Solaris 11.4 hosted repository, TortoiseHG clone attempt consumes all resources
Scott Newman - NOAA Affiliate
scott.newman at noaa.gov
Thu Jul 23 16:53:08 UTC 2020
On Mon, Jul 20, 2020 at 6:28 PM Pierre-Yves David
<pierre-yves.david at ens-lyon.org> wrote:
>
>
>
> On 6/23/20 11:15 PM, Scott Newman - NOAA Affiliate wrote:
> >>>>>>>>>>> Good morning everyone!
> >>>>>>>>>>>
> >>>>>>>>>>> We are currently using Mercurial 5.2.2 hosted on Solaris 11.3 and
> >>>>>>>>>>> accessed
> >>>>>>>>>>> by contributors via TortoiseHG 5.0.2 from their Windows Desktops.
> >>>>>>>>>>> We are
> >>>>>>>>>>> in the process of migrating applications to new hosts running
> >>>>>>>>>>> Solaris
> >>>>>>>>>>> 11.4.
> >>>>>>>>>>
> >>>>>>>>>> As far as I understand, you use the same versions (Mercurial 5.2.2
> >>>>>>>>>> on
> >>>>>>>>>> server TortoiseHG 5.0.2 on client) and the same python (probably
> >>>>>>>>>> 2.7
> >>>>>>>>>> something?) The only software version difference is Solaris 11.3 vs
> >>>>>>>>>> Solaris 11.4, right ?
> >>>>>>>>>
> >>>>>>>>> Pierre-Yves, so nice to hear from you! Correct. Python 2.7.18
> >>>>>>>>> (tried
> >>>>>>>>> some others with the same result). I have an update that when we
> >>>>>>>>> tried going back to THG 3.4 the clone worked as expected, but that
> >>>>>>>>> doesn't seem like a good long-term solution, particularly since we
> >>>>>>>>> will lose the ability to export-archive that was introduced
> >>>>>>>>> somewhere
> >>>>>>>>> around version 4.5, if you recall.
> >>>>>>>>
> >>>>>>>> That is very interesting, We are talking about using THG 3.4 on the
> >>>>>>>> client right? with still using Mercurial 5.2.2 on the server, right?
> >>>>>>>
> >>>>>>> Correct. It is so interesting that the client can have such an impact
> >>>>>>> on the server!
> >>>>>>>
> >>>>>>>>
> >>>>>>>> If so, this means using a new protocol feature introduced in betwen
> >>>>>>>> 3.4
> >>>>>>>> and 5.2 reveal the issue.
> >>>>>>>>
> >>>>>>>> Can you confirm this? And if so, can you try to find the exact
> >>>>>>>> Mercurial
> >>>>>>>> version client side that trigger this issue?
> >>>>>>>
> >>>>>>> I am scheduled to work on this with another resource tomorrow at 15:00
> >>>>>>> EST and will update this thread. We have confirmed that the problem
> >>>>>>> exists in THG4.5.0, so it will be somewhere in between 3.4 and 4.5.0.
> >>>>>>>
> >>>>>>>>
> >>>>>>>> However, the export-archive thingy is something you run server side,
> >>>>>>>> don't you?
===============
- [WHAT YOU NEED TO DO]:
[a] Name every piece of software, including operating systems, that the thread mentions.
[b] According to the thread, why is going back to TortoiseHG 3.4 not a good long-term solution? Answer in one to three sentences.
[c] Please duplicate the part of the thread starting with "Solaris 11.4 hosted" and going on through "Good morning everyone!".
The listing that comes after the thread is separate material.

- [DATA SEGMENT]:
===============
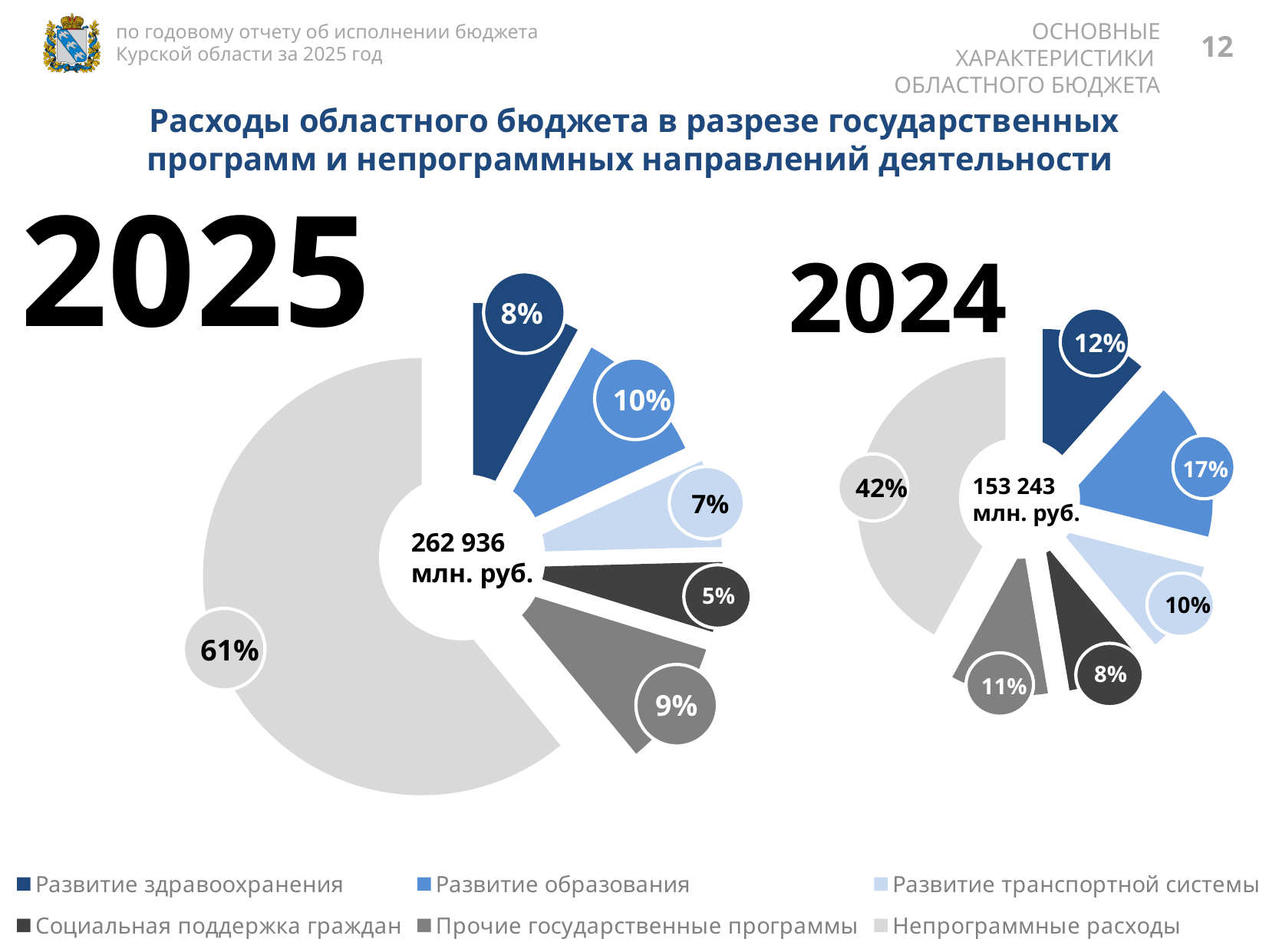
Какая общая сумма расходов указана в центре диаграммы 2024? 153 243 млн. руб. Что больше: доля «Развитие транспортной системы» на диаграмме 2025 или на диаграмме 2024? 2024 На диаграмме 2024 какая категория имеет наименьшую долю? Социальная поддержка граждан На диаграмме 2024 какая доля приходится на «Развитие здравоохранения»? 12% На диаграмме 2025 какая доля приходится на «Непрограммные расходы»? 61% На диаграмме 2024 какая доля приходится на «Развитие образования»? 17% На диаграмме 2025 какая доля приходится на «Социальная поддержка граждан»? 5% На сколько процентных пунктов доля «Развитие образования» в 2024 году больше, чем в 2025 году? 7 На диаграмме 2025 какая категория имеет наибольшую долю? Непрограммные расходы Сколько категорий перечислено в легенде диаграмм? 6 Какая общая сумма расходов указана в центре диаграммы 2025? 262 936 млн. руб. На диаграмме 2025 какая категория имеет наименьшую долю? Социальная поддержка граждан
===============
- [RESPONSE LIST]:
[a] Mercurial, TortoiseHG (THG), Solaris, Python, Windows

[b] Going back to TortoiseHG 3.4 would mean losing the export-archive ability, which was introduced somewhere around version 4.5.

[c]
Solaris 11.4 hosted repository, TortoiseHG clone attempt consumes all resources
Scott Newman - NOAA Affiliate
scott.newman at noaa.gov
Thu Jul 23 16:53:08 UTC 2020
On Mon, Jul 20, 2020 at 6:28 PM Pierre-Yves David
<pierre-yves.david at ens-lyon.org> wrote:
>
>
>
> On 6/23/20 11:15 PM, Scott Newman - NOAA Affiliate wrote:
> >>>>>>>>>>> Good morning everyone!